There are multiple considerations to keep in mind when interpreting these data. This study only included a subset of therapies for NMOSD; therefore, future studies will be necessary to understand the impact of recently regulatory-approved biologic therapies on treatment change in NMOSD. Additionally, because there is no standard definition of relapse in NMOSD, clinician judgement may vary and introduce some degree of variance in relapse adjudication. Likewise, newly diagnosed patients with NMOSD will have additional treatment options available and different treatment histories than the cohort described here, which may lead to different results. Importantly, while distinct definitions of relapse windows were analyzed, the degree to which such definitions may impact associations are dependent on the variables under consideration for that analysis. Further, to maintain robust data integrity, treatment history prior to study enrollment was not included in the analyses, as it is often fraught with recall bias and inadvertent inaccuracies. As with any cohort study, the CIRCLES cohort may not be generalizable to a broader population, and the results of this study will need to be verified and reproduced in other patient cohorts. It is unknown from this study whether patients were offered therapies and declined, and the study did not evaluate whether financial concerns were a factor in treatment change.
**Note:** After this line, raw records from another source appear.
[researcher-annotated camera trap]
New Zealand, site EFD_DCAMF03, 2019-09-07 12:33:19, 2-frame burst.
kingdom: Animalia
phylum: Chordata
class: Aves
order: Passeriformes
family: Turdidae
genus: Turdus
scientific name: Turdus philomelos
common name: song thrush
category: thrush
The results of this study suggest potential clinical correlates of treatment change in patients with NMOSD as the field evolves from non-specific immunosuppressants that have not been evaluated in formal clinical trials to approved biologic therapies. These findings may help facilitate identifying determinants or predictors of treatment change and aid in optimizing therapy to reduce disease burden and enhance quality of life in patients with NMOSD.